_Kutipan Sumber:_
Negara-negara yang Tidak Memiliki Tentara

Negara-negara yang Tidak Memiliki Tentara

Naviri.Org - Masing-masing negara memiliki tentara atau institusi militer yang ditujukan sebagai garda depan jika sewaktu-waktu terjadi peperangan. Kondisi politik dan sosial yang tidak stabil juga bisa memunculkan masalah dan kerusuhan massa, dan dalam hal itu kadang dibutuhkan tentara untuk membantu mengatasi. Namun, bukan berarti semua negara memiliki tentara atau institusi militer. Kenyataannya, di dunia ini ada negara-negara yang tidak memiliki tentara.

Beberapa negara memilih untuk tidak memiliki tentara, dengan alasan beragam. Ada yang menganggap luas wilayah negaranya terlalu kecil, ada juga yang merasa tidak ada negara yang memusuhi mereka. Alasan lain seperti menghindari intervensi kehidupan sosial dan politik tentara.

Dalam The World Factbook yang disusun CIA, dikatakan bahwa 23 negara tidak memiliki institusi militer. Delapan negara di antaranya masuk dalam kategori 11 negara merdeka dengan luas wilayah terkecil di dunia. Mereka antara lain Monaco, Tuvalu, Nauru, San Marino, Liechtenstein, Kepulauan Marshall, Grenada, dan Vatikan.

Tuvalu – bersama dengan Federasi Mikronesia, Palau, dan Samoa – tidak memiliki institusi militer sejak meraih kemerdekaan. Mereka tidak butuh tentara karena luas wilayah yang kecil dan tidak punya musuh luar negeri.

Beberapa dari mereka mengandalkan perlindungan militer negara tetangganya. Monaco meminta perlindungan kepada Perancis. Sedangkan Kepulauan Marshall dan Palau dilindungi militer AS. Sementara Italia melindungi Vatikan – Swiss Guard sering dianggap tentara pelindung Vatikan, padahal mereka hanya pengisi seremoni saja.

Tak ada militer lagi setelah AS menginvasi

Di antara 8 negara tersebut, yang wilayahnya paling luas adalah Grenada. Luas wilayahnya 344 km², hanya separuh dari DKI Jakarta yang memiliki luas daratan 661,52 km². Grenada merdeka dari Inggris pada 1974. Eric Gairy menjadi Perdana Menteri pertama Grenada.

_Informasi yang Diberikan:_
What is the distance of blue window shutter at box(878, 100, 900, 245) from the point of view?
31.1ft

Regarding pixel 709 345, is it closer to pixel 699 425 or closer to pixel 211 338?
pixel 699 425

_Yang Dikerjakan:_ Sambung kutipan tentang negara-negara yang tidak memiliki tentara, mulai tepat setelah kalimat terakhirnya. Daftar di atas tidak diperlukan.

_Hasil Keluaran:_
Setelah itu Grenada mengalami konflik internal. Partai yang dipimpin Eric Gairy memenangi pemilu yang diadakan pada 1976. Tiga tahun kemudian, pada 1979, kelompok New Jewel Movement yang berhaluan sosialis pimpinan Maurice Bishop melancarkan kudeta, dan akhirnya mendirikan Pemerintahan Revolusioner Rakyat Grenada.

Empat tahun kemudian, pada 19 Oktober 1983, faksi komunis yang dipimpin Bernard Coard berbalik mengkudeta Bishop dengan dukungan militer Grenada. Tentara Revolusioner Grenada membentuk pemerintahan militer, dan Jenderal Hudson Austin sebagai pemimpinnya.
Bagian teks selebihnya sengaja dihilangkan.